Che il soggetto/oggetto di tutta la raccolta sia la morte non mi ha sorpreso, perché non c’è niente di più universale, eppure inconoscibile, della morte. Una morte che ha il sapore esotico e scaramantico, necessario e profetico, curioso e macabro, assillante e spaventoso che si respira soltanto in pochi angoli di mondo. Non ho usato per caso l’espressione albiceleste. Nella mia geografia letteraria A. Z. si pone su un altro continente, su quelle latitudini emotive che sono gemelle dell’originaria Partenope, vicine nella lontananza. Sperando di fare cosa gradita infilo l’ultima citazione, vogliate perdonarmi. L’importante in una storia è quel che non si racconta, diceva Piglia in una delle tante valutazioni a posteriori della sua opera. Ecco, allora, all’effetto per somma di assurdi si aggiunge anche quest’ultimo scarto di realtà che rende la lettura de La memoria dell’uguale un’esperienza simile a una scoperta mistica, un’illuminazione, un riconoscimento di ciò che c’è di uguale dentro di noi e di cui, fino all’attimo prima di terminare la lettura, non avevamo neppure sentore.

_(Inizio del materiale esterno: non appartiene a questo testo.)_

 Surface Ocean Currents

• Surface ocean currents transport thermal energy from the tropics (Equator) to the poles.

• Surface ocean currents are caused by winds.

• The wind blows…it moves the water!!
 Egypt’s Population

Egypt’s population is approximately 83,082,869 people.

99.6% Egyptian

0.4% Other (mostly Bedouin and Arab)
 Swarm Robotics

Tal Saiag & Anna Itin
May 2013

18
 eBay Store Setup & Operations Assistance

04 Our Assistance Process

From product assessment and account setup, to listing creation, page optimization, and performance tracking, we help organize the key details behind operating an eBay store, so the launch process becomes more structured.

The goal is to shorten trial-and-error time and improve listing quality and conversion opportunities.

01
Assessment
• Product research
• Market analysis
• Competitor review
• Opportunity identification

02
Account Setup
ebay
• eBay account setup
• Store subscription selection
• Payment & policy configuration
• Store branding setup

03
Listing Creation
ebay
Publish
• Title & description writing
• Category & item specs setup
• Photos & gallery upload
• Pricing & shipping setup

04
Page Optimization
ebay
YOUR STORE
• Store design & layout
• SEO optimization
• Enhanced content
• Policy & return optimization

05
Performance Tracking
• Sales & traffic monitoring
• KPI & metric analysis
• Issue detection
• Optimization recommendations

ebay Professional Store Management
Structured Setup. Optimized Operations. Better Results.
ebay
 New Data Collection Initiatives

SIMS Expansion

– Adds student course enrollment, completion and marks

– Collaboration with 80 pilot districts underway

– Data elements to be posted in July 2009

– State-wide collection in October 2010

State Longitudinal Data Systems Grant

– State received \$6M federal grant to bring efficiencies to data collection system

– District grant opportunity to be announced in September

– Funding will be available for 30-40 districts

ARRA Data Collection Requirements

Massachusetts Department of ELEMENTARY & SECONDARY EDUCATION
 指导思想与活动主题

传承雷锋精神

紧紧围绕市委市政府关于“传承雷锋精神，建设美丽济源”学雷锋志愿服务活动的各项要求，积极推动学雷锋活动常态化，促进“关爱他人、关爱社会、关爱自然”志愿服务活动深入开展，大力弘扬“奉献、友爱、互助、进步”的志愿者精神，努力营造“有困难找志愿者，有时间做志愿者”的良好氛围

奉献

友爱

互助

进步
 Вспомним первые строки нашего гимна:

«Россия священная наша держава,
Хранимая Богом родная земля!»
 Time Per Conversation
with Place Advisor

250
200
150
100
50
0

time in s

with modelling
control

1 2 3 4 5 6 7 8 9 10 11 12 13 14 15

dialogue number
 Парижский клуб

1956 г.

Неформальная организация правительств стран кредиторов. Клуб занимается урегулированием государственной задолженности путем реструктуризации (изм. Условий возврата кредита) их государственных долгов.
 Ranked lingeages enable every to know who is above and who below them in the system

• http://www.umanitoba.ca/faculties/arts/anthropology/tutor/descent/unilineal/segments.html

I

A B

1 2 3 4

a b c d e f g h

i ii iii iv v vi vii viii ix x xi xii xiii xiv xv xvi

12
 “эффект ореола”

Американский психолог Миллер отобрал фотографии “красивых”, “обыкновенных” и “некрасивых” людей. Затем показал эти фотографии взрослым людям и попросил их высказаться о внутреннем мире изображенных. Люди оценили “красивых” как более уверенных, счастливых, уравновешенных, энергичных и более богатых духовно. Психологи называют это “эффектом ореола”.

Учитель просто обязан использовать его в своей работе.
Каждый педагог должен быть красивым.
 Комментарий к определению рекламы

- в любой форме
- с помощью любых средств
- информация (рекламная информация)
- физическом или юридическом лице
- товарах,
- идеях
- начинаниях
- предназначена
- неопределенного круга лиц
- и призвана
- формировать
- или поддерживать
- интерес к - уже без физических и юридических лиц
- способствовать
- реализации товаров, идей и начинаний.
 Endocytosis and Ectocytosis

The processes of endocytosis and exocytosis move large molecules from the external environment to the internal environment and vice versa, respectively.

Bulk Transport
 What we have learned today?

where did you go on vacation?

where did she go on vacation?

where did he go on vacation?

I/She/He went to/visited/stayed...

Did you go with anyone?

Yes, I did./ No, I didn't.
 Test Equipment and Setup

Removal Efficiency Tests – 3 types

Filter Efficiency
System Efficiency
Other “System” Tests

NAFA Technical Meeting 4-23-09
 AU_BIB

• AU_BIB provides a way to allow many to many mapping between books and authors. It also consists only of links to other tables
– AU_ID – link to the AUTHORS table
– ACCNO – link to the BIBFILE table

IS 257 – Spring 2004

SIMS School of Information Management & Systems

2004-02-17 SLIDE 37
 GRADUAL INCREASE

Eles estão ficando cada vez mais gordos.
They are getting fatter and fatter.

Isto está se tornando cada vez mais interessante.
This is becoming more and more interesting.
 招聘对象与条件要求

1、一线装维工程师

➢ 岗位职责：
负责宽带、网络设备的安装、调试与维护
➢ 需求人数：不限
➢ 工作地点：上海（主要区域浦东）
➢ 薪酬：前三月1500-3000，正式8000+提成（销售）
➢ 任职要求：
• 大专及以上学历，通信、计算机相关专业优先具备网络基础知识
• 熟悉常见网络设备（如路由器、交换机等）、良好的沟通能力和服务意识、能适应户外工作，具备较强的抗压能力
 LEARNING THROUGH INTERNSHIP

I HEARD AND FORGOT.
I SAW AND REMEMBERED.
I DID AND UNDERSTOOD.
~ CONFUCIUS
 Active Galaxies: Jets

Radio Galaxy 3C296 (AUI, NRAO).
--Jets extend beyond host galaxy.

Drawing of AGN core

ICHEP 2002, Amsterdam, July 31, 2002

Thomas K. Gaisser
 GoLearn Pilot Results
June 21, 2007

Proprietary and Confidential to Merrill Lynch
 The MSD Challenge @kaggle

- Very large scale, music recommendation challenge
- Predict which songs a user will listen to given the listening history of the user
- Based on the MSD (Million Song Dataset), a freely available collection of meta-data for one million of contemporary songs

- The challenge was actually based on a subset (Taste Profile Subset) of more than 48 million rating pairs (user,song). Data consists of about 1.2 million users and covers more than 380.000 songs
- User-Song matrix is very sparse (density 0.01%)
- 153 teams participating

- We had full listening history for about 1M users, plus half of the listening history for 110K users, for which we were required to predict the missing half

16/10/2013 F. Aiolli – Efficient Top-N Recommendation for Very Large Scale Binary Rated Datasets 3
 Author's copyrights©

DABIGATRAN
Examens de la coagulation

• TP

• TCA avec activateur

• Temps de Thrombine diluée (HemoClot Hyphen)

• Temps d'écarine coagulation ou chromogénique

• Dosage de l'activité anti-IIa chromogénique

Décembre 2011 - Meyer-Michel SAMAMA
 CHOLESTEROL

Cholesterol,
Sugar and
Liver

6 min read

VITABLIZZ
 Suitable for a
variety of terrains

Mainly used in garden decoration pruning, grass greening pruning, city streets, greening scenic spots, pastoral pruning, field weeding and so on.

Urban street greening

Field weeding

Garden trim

Non ho la sicurezza di aver capito tutto, ma neanche qualcosa, anzi, però ho percepito, ho intravisto, e questo alle volte basta per dire io credo alla tua storia, racconta, racconta ancora. Perché quel che è più importante in queste pagine è proprio quello che non c’è. Leggendo i racconti de La memoria dell’uguale si ha come l’impressione che A. Z. non scriva, bensì metta insieme delle ossessioni, guidato dalla mano invisibile di uno spirito, dall’effetto del peyote, dalla bramosia di una tazzina colma di caffè, come invasato, posseduto e poi svuotato e abbandonato da solo, incredibilmente solo, di fronte a quanto detto. Ho la netta sensazione di aver scorto A. Z., in qualche angolo del libro, a chiedersi sorpreso: cosa ho fatto? Proprio come un assassino di fronte al corpo caldo della vittima che ancora, inspiegabilmente, respira e pretende l’ultimo colpo mortale.
Francesco Spiedo (1992) nasce a Napoli, da madre ansiosa e padre operaio, sperimentando fin da subito le conseguenze dell’iperattività. Cresciuto a San Giorgio a Cremano, studia per diventare ingegnere anche se non praticherà mai. Precedentemente animatore, cameriere, concierge, addetto alla sicurezza e ad altre attività non riconosciute dal Ministero del Lavoro, inizia a scrivere su commissione e su riviste, sotto falso nome e come ghostwriter. Stiamo abbastanza bene (Fandango Libri, 2020) è il suo primo romanzo. Crede in Maradona e Woody Allen.